A CAMINHO DA PLENITUDE
Quando se é jovem, o que se quer é ter um uma vida intensa e agitada.
Depois dessa fase, vem o casamento e com ele os filhos. Somado a tudo isso, os
problemas que não são poucos. E a gente
vai levando, vai enfrentando os embates da vida, driblando-os.
Chega, então, um tempo, quando se tem mais idade, por volta dos sessenta
anos, o que se quer é serenidade.
Agora, por exemplo, estou completamente só e, por incrível que pareça,
feliz. É tempo de férias, verão, praia. Sei que já é noite avançada, pois não
ouço barulho no prédio em que moro nem tampouco carros passando pela rua. Não
me importo nem um pouco com o horário, pois amanhã não preciso me acordar às 6
horas, me arrumar, tomar café e ir pra escola.
De alma bem leve, coração sereno
e tranquilo, mergulho em mim mesma, e enquanto escrevo, ouço o barulho do mar.
Quanto prazer, quanta paz de espírito...
Não há cobranças, meu marido não
está, a minha cachorrinha a quem tanto amo, também não está, nem o tic tac do
relógio para me avisar que já é hora de ir pra cama.
Aos pouquinhos, vou me descobrindo que para se ser feliz, não é preciso
estar rodeado de gente, basta estar consigo mesmo. São momentos como este,
imprescindíveis, para que possamos pensar e compreender a si próprio, ao outro,
até mesmo à época que estamos construindo. Estes momentos nos renovam,
recarregam a bateria para novos enfrentamentos.
Isto é parte do que sempre quis, tanto quanto a ar que respiro, a glória
de estar por alguns momentos só, após meses de trabalho e de preocupações com
meus alunos. E é este silêncio que me leva à reflexão para que eu possa
entender-me e entender aos outros. Quero, por alguns instantes, me esquecer que
lá fora, há alguém sendo roubado, assaltado ou desrespeitado. Quero esquecer os
desaforos que, muitas vezes, temos que engolir, porque fomos ensinados que o
amor e o respeito devem ser fortes o suficiente para aguentar os revezes da convivência.
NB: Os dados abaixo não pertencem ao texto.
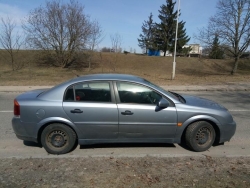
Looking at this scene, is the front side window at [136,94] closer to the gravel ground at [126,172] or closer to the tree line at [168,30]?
the gravel ground at [126,172]

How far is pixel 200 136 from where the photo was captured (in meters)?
3.69

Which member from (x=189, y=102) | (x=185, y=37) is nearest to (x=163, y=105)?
(x=189, y=102)

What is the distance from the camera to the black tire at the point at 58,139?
355cm

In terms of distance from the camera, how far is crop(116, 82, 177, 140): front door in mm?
3512

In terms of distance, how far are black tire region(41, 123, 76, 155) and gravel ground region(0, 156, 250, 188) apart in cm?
30

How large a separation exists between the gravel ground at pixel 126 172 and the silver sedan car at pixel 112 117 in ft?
1.35

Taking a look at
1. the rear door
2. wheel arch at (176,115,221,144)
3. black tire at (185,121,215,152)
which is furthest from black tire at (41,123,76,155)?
black tire at (185,121,215,152)

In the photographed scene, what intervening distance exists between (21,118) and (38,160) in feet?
2.74

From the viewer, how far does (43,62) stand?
2827cm

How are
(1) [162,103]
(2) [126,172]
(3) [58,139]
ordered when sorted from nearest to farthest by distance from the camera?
(2) [126,172], (1) [162,103], (3) [58,139]

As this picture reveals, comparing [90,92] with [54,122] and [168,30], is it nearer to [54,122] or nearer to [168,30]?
[54,122]

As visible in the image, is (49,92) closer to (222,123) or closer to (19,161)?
(19,161)

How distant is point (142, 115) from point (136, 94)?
41 cm

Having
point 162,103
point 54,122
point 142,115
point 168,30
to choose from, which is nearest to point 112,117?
point 142,115
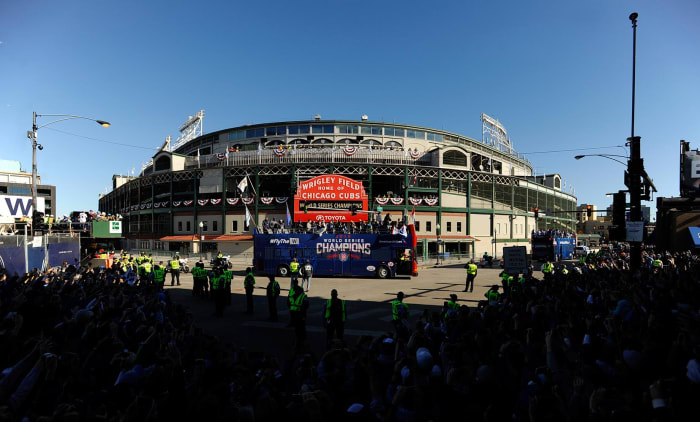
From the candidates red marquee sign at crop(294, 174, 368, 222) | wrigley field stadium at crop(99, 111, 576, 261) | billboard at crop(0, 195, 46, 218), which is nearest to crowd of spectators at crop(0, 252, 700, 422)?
billboard at crop(0, 195, 46, 218)

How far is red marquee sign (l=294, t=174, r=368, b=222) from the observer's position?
3609 centimetres

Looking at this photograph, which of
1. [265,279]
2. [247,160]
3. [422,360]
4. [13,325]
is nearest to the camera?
[422,360]

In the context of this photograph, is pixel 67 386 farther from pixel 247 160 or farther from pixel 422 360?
pixel 247 160

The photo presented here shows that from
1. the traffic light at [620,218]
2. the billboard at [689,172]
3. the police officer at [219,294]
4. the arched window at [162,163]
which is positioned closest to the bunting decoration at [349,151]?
the arched window at [162,163]

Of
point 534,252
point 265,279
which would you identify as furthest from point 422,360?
point 534,252

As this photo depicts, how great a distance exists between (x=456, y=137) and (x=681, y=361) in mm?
59926

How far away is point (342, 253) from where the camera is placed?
2633 centimetres

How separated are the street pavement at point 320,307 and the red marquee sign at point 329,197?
35.1 ft

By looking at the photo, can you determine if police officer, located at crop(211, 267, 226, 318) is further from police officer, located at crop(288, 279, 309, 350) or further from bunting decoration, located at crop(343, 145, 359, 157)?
bunting decoration, located at crop(343, 145, 359, 157)

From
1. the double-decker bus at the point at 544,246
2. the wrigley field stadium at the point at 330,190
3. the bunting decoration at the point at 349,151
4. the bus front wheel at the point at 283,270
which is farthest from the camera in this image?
the bunting decoration at the point at 349,151

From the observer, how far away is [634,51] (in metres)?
15.7

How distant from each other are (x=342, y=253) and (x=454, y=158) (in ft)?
91.9

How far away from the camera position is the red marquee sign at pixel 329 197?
3609cm

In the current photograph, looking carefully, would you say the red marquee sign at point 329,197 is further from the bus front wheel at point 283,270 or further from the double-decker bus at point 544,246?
the double-decker bus at point 544,246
Quero aproveitar estes
momentos para fingir que só tenho responsabilidades comigo mesma, embora saiba
que lá, no meu íntimo, o amor pelos meus filhos, neta e marido vem, às vezes,
acompanhado de problemas que me deixam
angustiada.
Por algumas horas, pretendo ficar aqui, no meu porto seguro, falando
comigo mesma e ouvindo o sibilar das ondas do mar. Neste momento, estou olhando
pela janela e vendo as estrelas que deslizam em sua dança de anjos, e a lua,que
brilha como uma moeda de prata, olha
para mim. É pura magia. A noite é só minha. E este momento também.
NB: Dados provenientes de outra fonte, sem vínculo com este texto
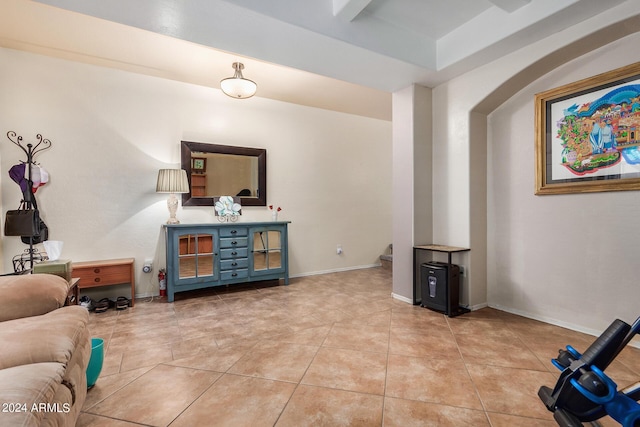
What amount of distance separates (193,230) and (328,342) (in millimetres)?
2149

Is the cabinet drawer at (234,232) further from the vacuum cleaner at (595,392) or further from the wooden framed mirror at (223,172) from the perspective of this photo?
the vacuum cleaner at (595,392)

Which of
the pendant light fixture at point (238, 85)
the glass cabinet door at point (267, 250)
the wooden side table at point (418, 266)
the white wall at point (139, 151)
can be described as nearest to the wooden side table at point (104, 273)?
the white wall at point (139, 151)

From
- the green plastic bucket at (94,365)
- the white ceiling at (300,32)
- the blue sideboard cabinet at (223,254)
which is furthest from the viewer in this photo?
the blue sideboard cabinet at (223,254)

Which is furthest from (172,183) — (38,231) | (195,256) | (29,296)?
(29,296)

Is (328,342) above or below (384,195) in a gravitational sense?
below

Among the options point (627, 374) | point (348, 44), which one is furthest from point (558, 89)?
point (627, 374)

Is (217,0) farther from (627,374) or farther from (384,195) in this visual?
(384,195)

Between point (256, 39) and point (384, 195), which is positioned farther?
point (384, 195)

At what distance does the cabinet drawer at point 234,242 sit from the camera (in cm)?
375

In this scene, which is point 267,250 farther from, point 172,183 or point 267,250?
point 172,183

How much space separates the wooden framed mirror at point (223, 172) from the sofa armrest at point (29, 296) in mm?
2334

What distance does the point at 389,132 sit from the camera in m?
5.60

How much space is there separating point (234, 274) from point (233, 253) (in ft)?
0.88

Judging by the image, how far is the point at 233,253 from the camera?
12.5 feet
Amanhã será outro dia, certamente
não estarei mais sozinha e os meus pensamentos já não serão mais só meus, serão
compartilhados com outras pessoas. E aí tudo voltará à normalidade do dia a
dia. Mas a vida tem me ensinado que devemos impor a nós mesmos momentos de
meditação e entrega. E que não devemos deixar que nos impeçam de fazer o que precisamos
fazer. Que devemos imprimir a nossa marca no mundo, tornando-a profunda para
durar.
E, ao me acordar, sem horário marcado, quero me espreguiçar
languidamente sobre os meus lençóis macios e delicados, arrumar a mesa do café
com toda a dignidade e aparato merecidos e bem no centro da mesa estará, como
sempre, a minha flor preferida: a orquídea branca que, com certeza, estará me
agradecendo por lhe fazer companhia. E enquanto absorvo o meu café,
contemplo-a, admirando as suas pétalas brancas e o seu miolo levemente
amarelado se assemelhando a uma boca semi aberta,como se quisesse me dizer: “ bom
dia, eu te amo”! E como protagonista
desta cena, estarão, do outro lado da rua, as alvas ondas que se movimentam
frenéticas como se fossem bailarinas dançando sobre as águas revoltas dos mares
do nosso litoral gaúcho.
Uma leve brisa com cheiro de mar me acordou de meus devaneios e me
alertou que já é hora de ir pra cama.